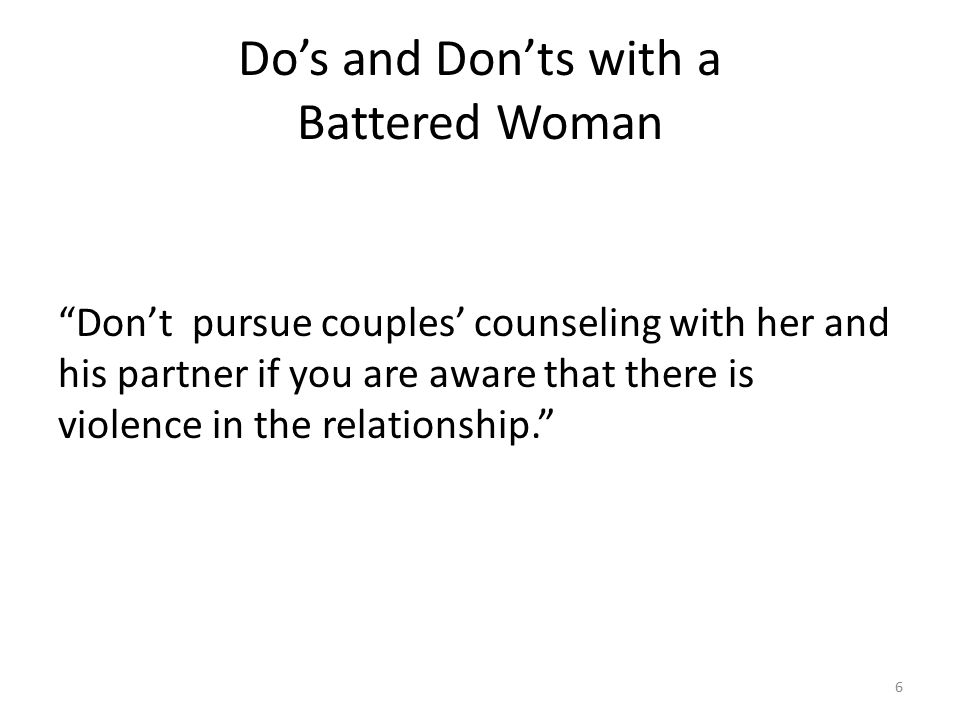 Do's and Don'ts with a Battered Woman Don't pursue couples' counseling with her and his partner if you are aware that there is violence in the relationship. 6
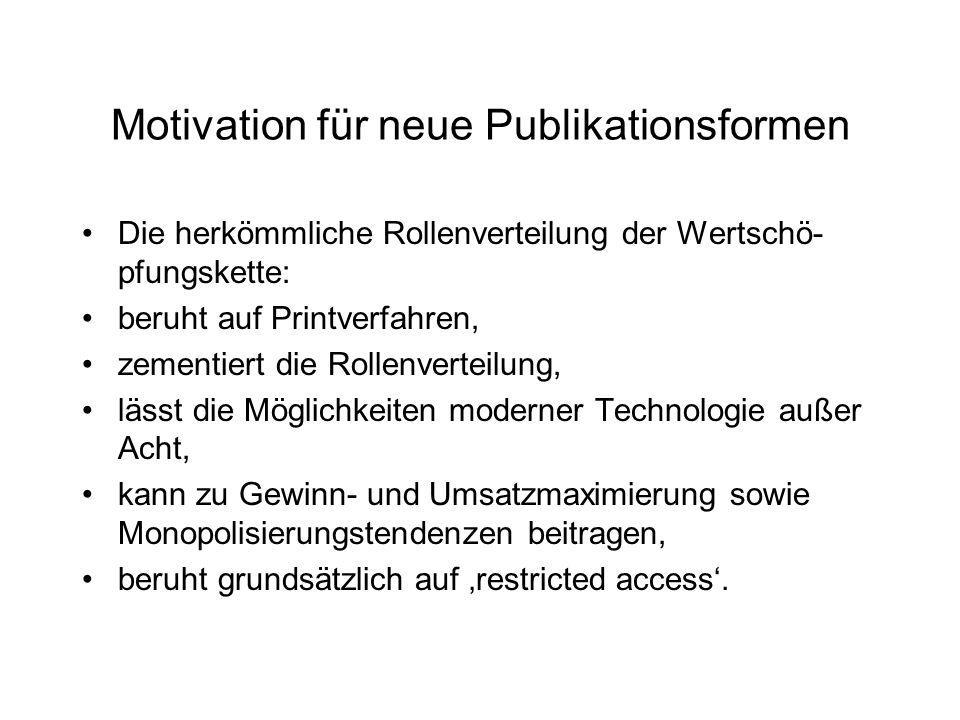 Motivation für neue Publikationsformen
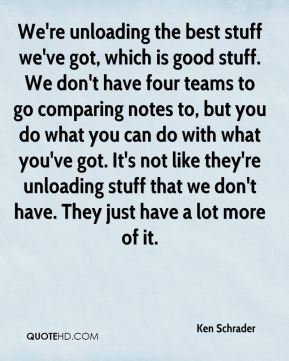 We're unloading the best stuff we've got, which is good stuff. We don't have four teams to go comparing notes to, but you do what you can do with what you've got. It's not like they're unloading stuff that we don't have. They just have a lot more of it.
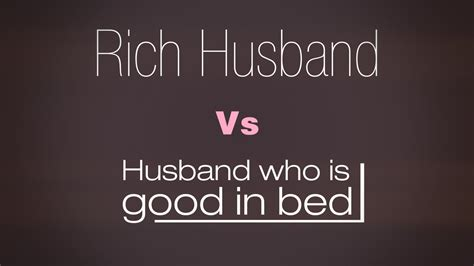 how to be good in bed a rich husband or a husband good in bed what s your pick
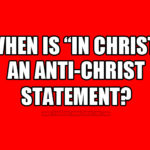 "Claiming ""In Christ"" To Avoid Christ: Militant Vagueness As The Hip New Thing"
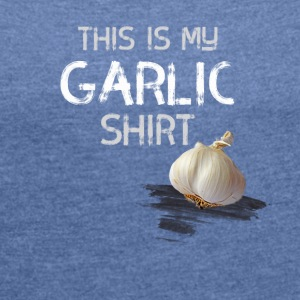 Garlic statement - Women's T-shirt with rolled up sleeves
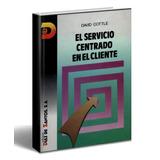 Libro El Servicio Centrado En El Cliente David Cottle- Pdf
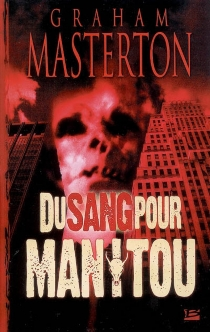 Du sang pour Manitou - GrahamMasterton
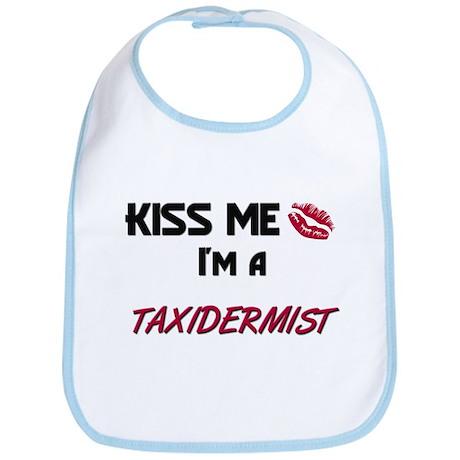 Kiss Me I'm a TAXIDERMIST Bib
--
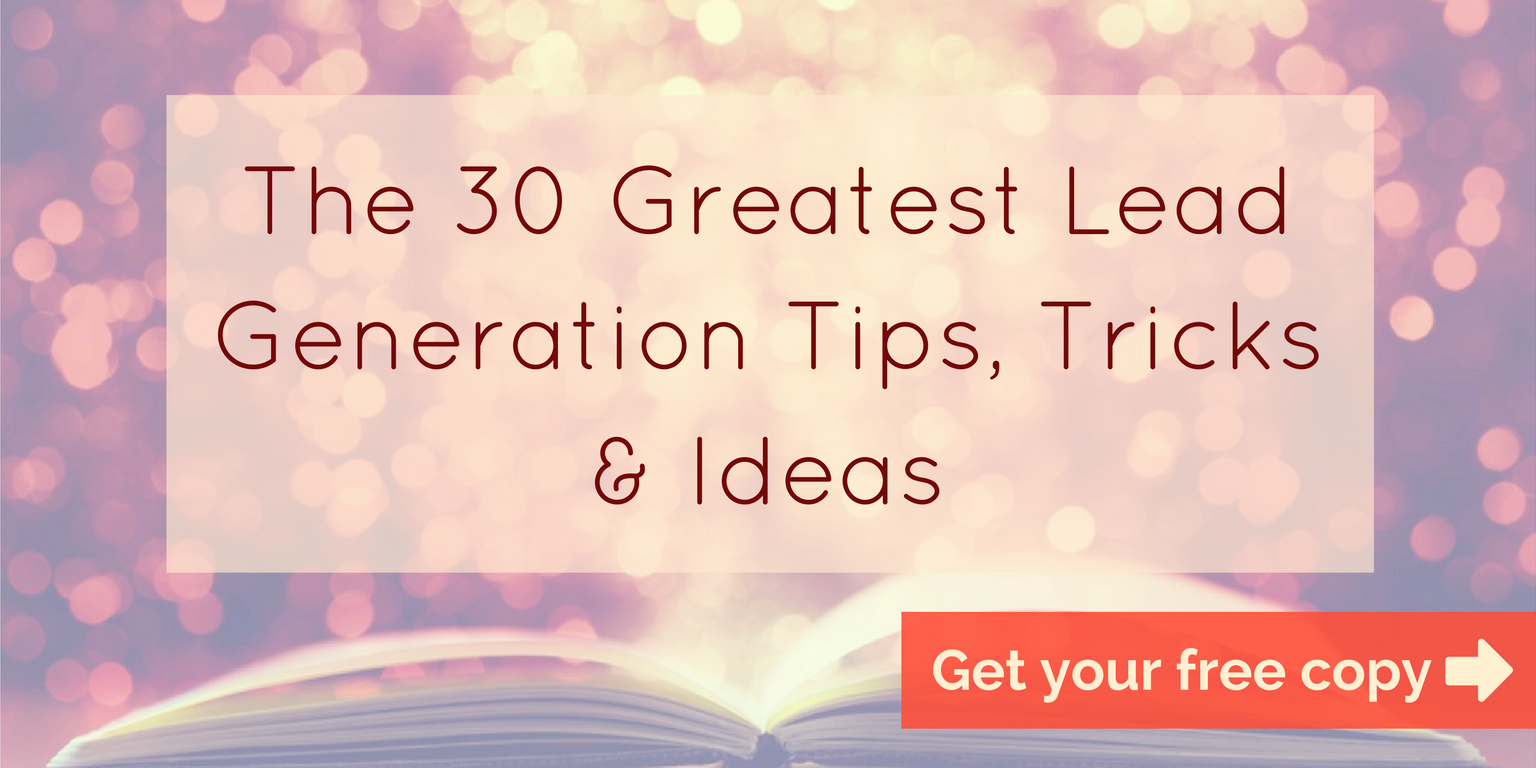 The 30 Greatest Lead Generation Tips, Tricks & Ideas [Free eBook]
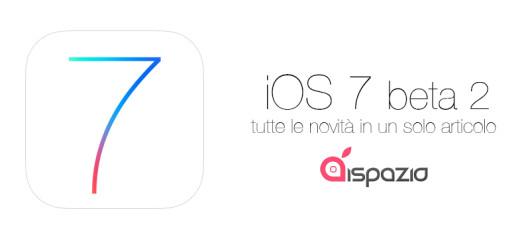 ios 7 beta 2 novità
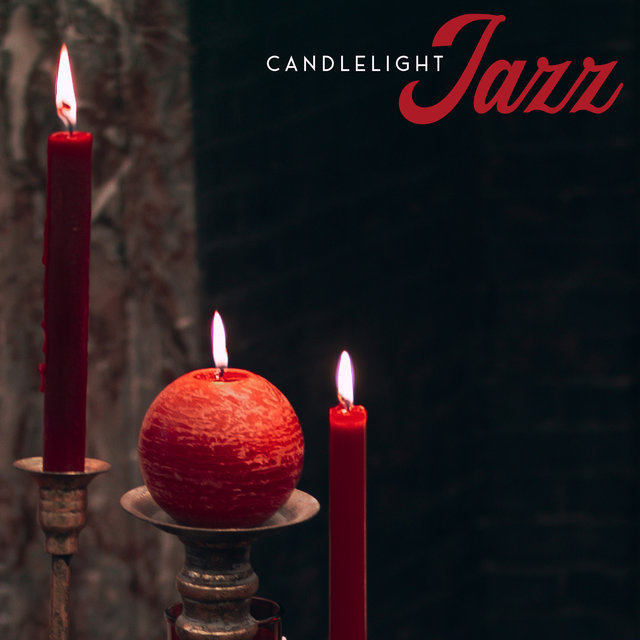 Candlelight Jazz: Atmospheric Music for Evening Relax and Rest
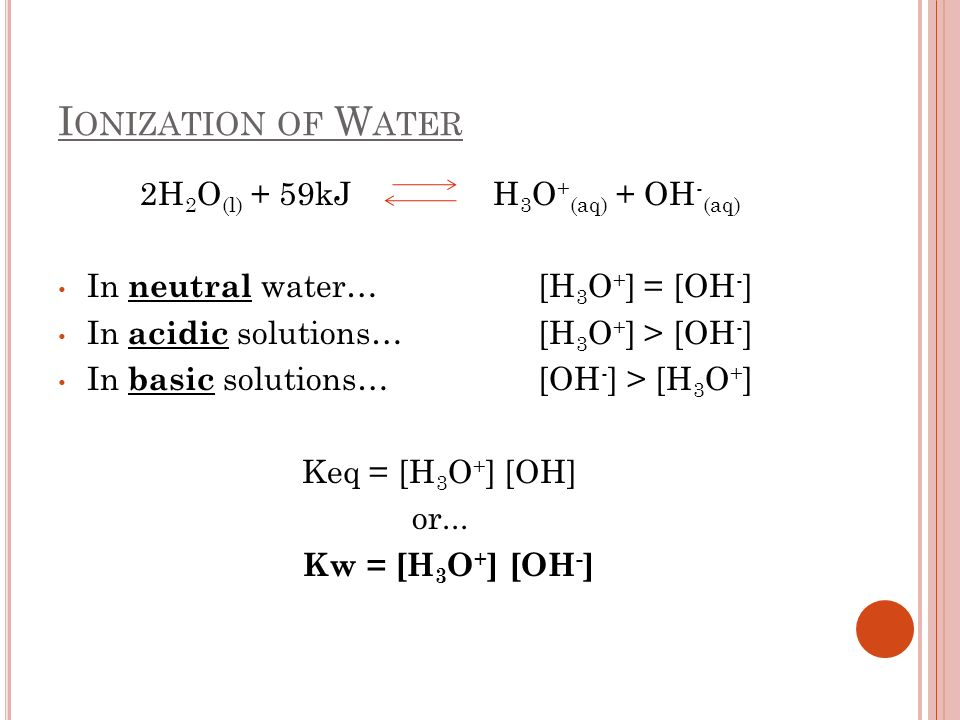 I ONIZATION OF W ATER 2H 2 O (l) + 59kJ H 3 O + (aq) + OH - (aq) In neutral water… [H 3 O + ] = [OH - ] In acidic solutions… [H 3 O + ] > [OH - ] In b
--
Your task:
Retype the lines above exactly as they appear, from the line containing "Do's and Don'ts" through the line containing "We're unloading the", and leave out any pictures.

Problem solution:
 Do's and Don'ts with a Battered Woman Don't pursue couples' counseling with her and his partner if you are aware that there is violence in the relationship. 6
 Motivation für neue Publikationsformen
 We're unloading the best stuff we've got, which is good stuff. We don't have four teams to go comparing notes to, but you do what you can do with what you've got. It's not like they're unloading stuff that we don't have. They just have a lot more of it.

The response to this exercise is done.